## Passage shown:

+++++

Originally the SRE team was the fallback for the on-call dev. If the on-call dev had questions or needed help they would talk to the SRE team member that was on-call that week. Our SRE team only has 3 members currently so you can see why we got burned out being the constant fallback. With the new system, the 3 on-call devs all act as fallbacks for each other. If any of them get overwhelmed or stuck on an issue they are encouraged to reach out to one of the other on-call devs for help.
In addition to the above changes, we also removed some duties from the on-call devs. Prior to these on-call rotation changes, the on-call devs were responsible for determining whether a status page or any customer messaging was needed during an incident. We have since moved that responsibility to the support team. The support team is the closest to the customer, and therefore, are the best equipped to communicate any problems. When an incident occurs that affects customers, the support team is notified and is responsible for determining if a status page or any customer communication is needed. Giving this responsibility to the support team allows devs to focus solely on diagnosing and solving the problem at hand.
Originally, the SRE team had set up all the alerting and monitoring tools. However, once we turned the alerts over to each of the dev teams they took them and ran. Because each team felt a renewed sense of ownership over their alerts they started to improve and build on them. Not only did they make more alerts, but they also improved the accuracy of the existing ones.
Even though one team might edit the code that another team supports, there is still a keen sense of ownership for the supporting team. The supporting team acts almost as the domain experts over their section of code. Using the CODEOWNERS file ensures that the supporting team is made aware and can sign off on any changes made by other teams. Because each chunk of code a team supports is small, they can actually learn and support it all unlike before where it was all just too much for anyone to handle.
With 3 devs on-call at once and each one of them focusing on a smaller piece of the application, they can spot problems a lot faster. Each team also wants to ensure that when things do go wrong they are caught quickly which is why many choose to tune their alerts to warn them of problems even faster than they were originally set up for.
Triaging and figuring out the root cause of issues is also a lot faster. Teams are intimately familiar with their alerts and the pieces of code they own which allows them to figure out problems quicker than before.
Having 3 devs on-call at once means that none of them ever feel alone. If things start to fall apart in one section of the application, the dev that owns that part knows there are two others available to help if they need it. Just knowing you have someone else easily accessible can do wonders to your confidence when you are on-call.
As I stated before, each of the 3 dev teams works across the entire application. This means that there are times when a team might work on code that ends up causing an alert for another team to go off.
For example, let's say a high load Redis alert goes off. It is not a guarantee that the team that owns that alert also owns the piece of the application causing the problem. However, because the Redis alert team is experienced with the alert, they know how to triage it quickly and efficiently. Then, the triaging team can easily hand it off to the team that owns the problem component. This cross-team communication has helped teams stay current with each other's work, but they never feel like they are having to fix other team's code.
On-call is something that many people in this industry dread and it shouldn't be that way. If people are dreading on-call then something is broken with your system. Sure, everyone at some point will get that late night or weekend page that is a pain, but that pain shouldn't be the norm. If on-call makes people want to pull their hair out ALL the time, you have to figure out the problem and fix it.

+++++

## Provided data:
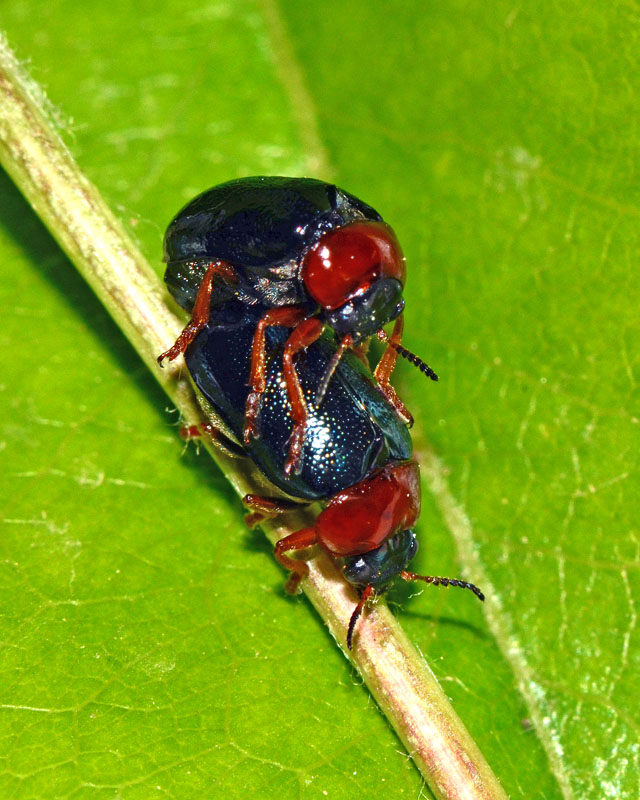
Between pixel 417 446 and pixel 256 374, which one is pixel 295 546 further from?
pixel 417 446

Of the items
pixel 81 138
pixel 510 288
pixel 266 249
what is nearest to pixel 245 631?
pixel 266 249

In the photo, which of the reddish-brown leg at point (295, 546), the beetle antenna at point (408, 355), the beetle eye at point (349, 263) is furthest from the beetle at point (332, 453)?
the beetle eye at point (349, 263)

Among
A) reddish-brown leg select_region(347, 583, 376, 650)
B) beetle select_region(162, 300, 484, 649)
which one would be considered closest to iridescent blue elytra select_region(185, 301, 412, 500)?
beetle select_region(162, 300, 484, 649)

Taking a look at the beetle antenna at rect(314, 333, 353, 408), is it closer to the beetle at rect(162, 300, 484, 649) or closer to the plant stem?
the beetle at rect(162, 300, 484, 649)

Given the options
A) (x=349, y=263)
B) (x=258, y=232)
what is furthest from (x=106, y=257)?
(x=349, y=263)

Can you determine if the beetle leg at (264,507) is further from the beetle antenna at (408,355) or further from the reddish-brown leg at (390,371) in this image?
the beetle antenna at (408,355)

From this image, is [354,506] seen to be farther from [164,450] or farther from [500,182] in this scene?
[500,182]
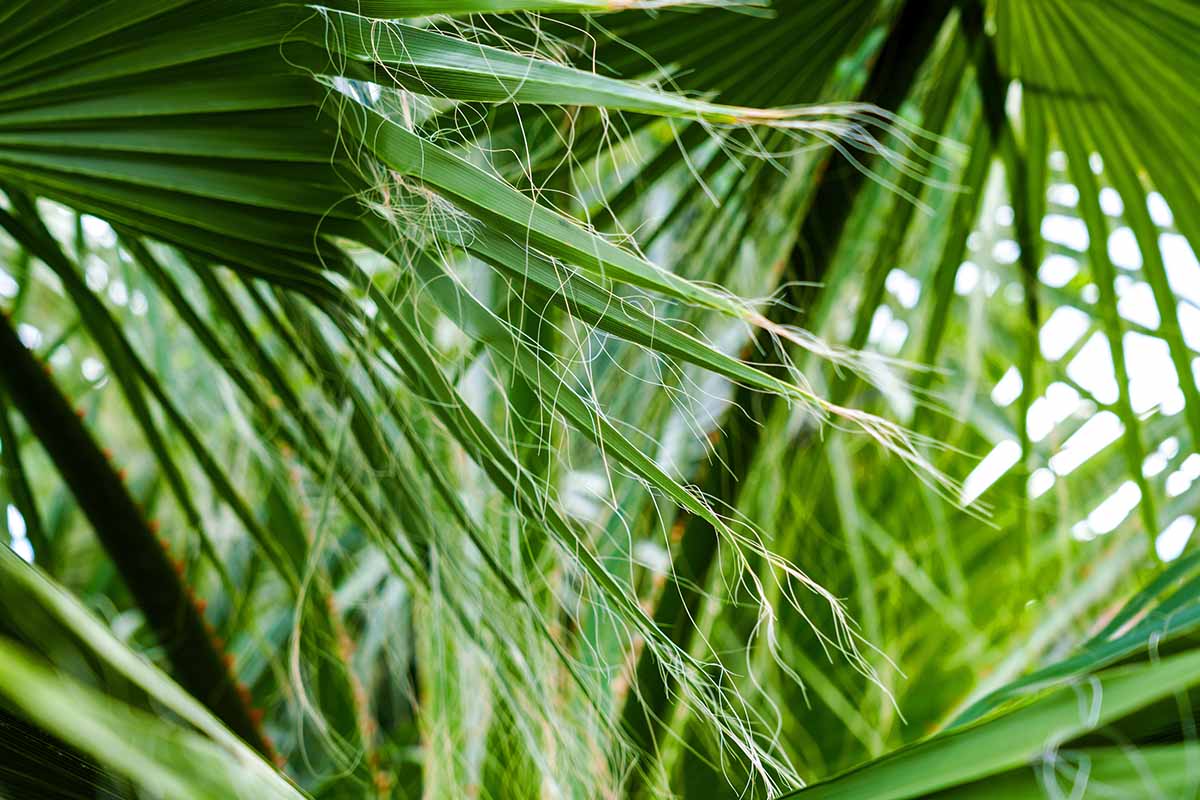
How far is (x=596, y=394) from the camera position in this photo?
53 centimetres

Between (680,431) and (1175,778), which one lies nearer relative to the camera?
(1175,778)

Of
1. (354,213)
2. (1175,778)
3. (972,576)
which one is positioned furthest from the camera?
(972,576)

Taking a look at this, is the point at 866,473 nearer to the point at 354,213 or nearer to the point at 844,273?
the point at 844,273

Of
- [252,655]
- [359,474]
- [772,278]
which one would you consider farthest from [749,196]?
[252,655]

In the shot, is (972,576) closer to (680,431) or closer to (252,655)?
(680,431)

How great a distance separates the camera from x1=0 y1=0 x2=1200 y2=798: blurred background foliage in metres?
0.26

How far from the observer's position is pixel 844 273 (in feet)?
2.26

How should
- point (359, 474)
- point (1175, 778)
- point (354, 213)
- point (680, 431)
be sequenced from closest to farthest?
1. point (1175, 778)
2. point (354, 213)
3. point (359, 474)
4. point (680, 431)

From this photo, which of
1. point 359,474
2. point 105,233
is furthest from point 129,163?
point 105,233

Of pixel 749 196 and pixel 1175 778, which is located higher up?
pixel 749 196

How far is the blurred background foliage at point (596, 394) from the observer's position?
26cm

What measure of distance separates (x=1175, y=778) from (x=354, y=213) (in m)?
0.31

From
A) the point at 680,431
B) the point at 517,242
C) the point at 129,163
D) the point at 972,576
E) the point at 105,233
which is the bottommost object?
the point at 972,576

+++++

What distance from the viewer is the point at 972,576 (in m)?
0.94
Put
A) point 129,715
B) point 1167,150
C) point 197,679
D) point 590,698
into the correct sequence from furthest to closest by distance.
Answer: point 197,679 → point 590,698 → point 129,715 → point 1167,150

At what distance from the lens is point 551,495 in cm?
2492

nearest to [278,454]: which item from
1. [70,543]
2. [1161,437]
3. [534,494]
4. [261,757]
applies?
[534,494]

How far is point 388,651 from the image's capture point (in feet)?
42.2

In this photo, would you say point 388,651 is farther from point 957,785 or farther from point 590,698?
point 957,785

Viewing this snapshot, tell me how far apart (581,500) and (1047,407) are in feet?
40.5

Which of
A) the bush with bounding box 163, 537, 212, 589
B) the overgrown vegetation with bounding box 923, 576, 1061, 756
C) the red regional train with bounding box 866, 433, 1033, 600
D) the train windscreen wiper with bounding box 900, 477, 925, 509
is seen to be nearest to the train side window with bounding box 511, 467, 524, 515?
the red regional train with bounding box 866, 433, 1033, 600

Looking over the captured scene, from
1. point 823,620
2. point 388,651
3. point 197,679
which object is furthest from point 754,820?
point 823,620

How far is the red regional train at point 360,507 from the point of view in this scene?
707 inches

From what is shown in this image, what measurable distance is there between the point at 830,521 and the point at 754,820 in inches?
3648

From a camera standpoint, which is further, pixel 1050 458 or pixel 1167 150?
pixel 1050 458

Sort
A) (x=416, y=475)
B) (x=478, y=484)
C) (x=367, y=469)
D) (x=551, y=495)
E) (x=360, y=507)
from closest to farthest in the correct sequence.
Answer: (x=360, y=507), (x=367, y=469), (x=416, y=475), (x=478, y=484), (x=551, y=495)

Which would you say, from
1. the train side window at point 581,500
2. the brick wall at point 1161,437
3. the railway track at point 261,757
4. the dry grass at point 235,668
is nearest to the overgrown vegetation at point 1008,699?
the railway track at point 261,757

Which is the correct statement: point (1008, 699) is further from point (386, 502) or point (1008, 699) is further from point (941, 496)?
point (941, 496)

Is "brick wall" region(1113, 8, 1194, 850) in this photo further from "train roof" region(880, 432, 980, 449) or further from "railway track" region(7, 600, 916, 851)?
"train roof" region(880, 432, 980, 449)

+++++

## Exercise instructions:
In the on-call rotation passage, which team now decides whether a status page or any customer communication is needed during an incident?

## Written solution:
The support team